Leaving Kagbeni, the trail enters the restricted area that requires a special permit costing $50 per day. Originally intended to limit numbers and impact of trekkers on the culturally interesting and militarily sensitive border region, the permits now have become a simple moneymaker for the corrupt Nepali government. Still, it keeps out the hordes of college-age trekkers that flood the Annapurna trails.
The walking was again along the flat Kali Gandaki floodplain, although we increasingly had to climb side hills in places where the river ran right up to the edge. Around mid-morning we passed the stream that drained the valley we crossed on the last few days of our Dolpo trek. We could look up and see the trail where it crossed the ridge 1600 meters (one mile) above.

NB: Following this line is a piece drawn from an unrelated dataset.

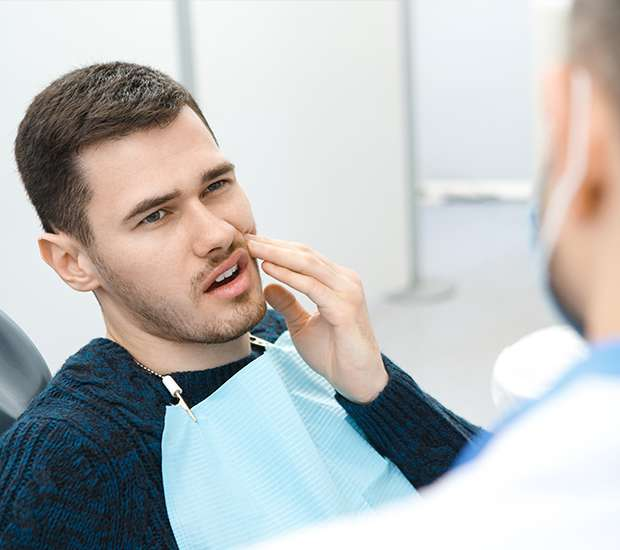 Bakersfield Post-Op Care for Dental Implants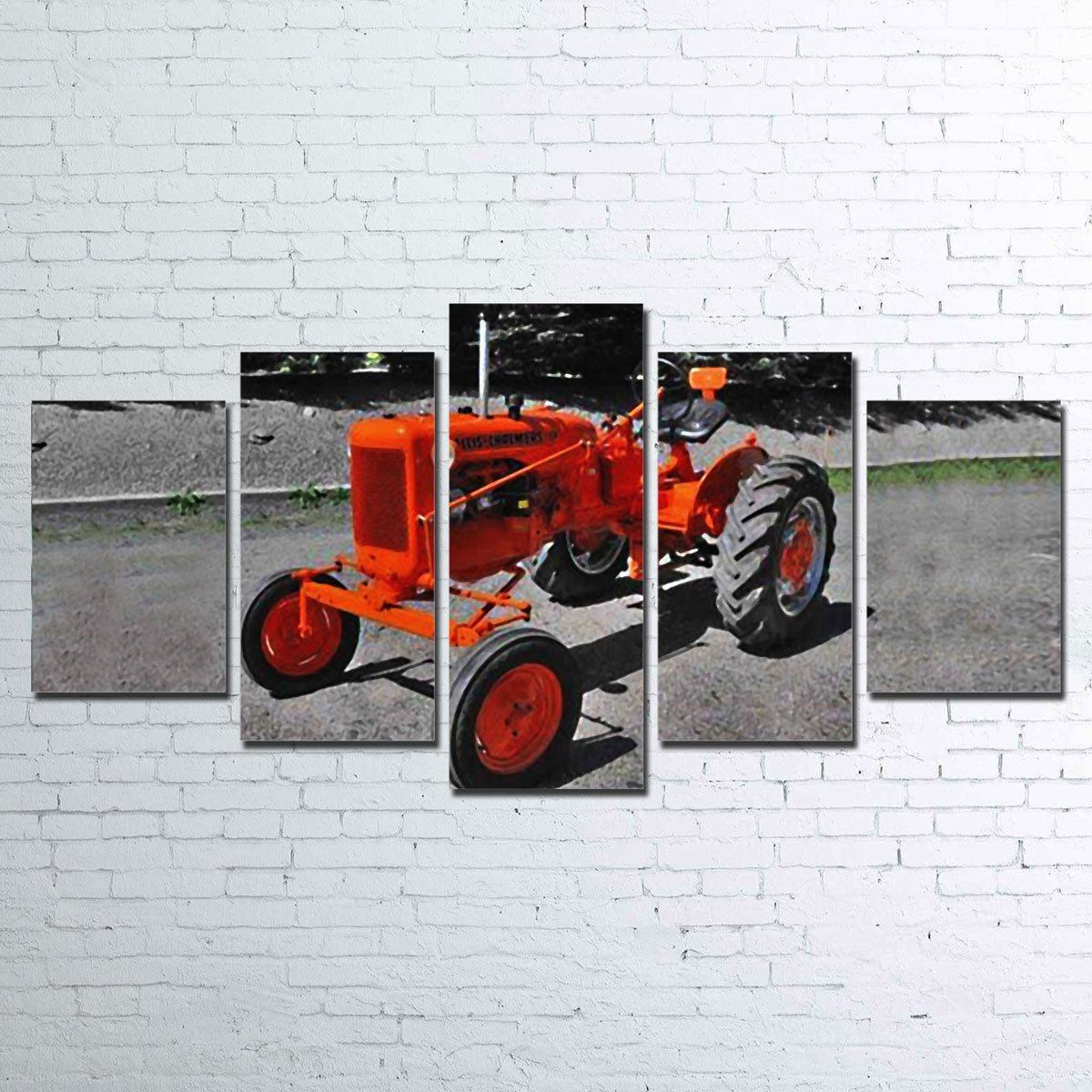 Canvas - Allis Chalmers CA 5 Piece Canvas Set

The sandstone cliffs in this area were dramatically different from the Himalayan mountains to the south. Natural and manmade caves have provided shelter since prehistoric times.
Lunch was at another walled village overlooking the river. Another male fertility figure stood at the north entrance. Water was plentiful, as the village had diverted a stream to feed the town and its irrigated fields.
We ended the day at Chele, a small village at the head of the valley. Here the river comes out of a narrow slot canyon markedly different from the floodplain below. The canyon is narrow enough that no trail can go through, so we will spend the next few days climbing over a ridge on its west side.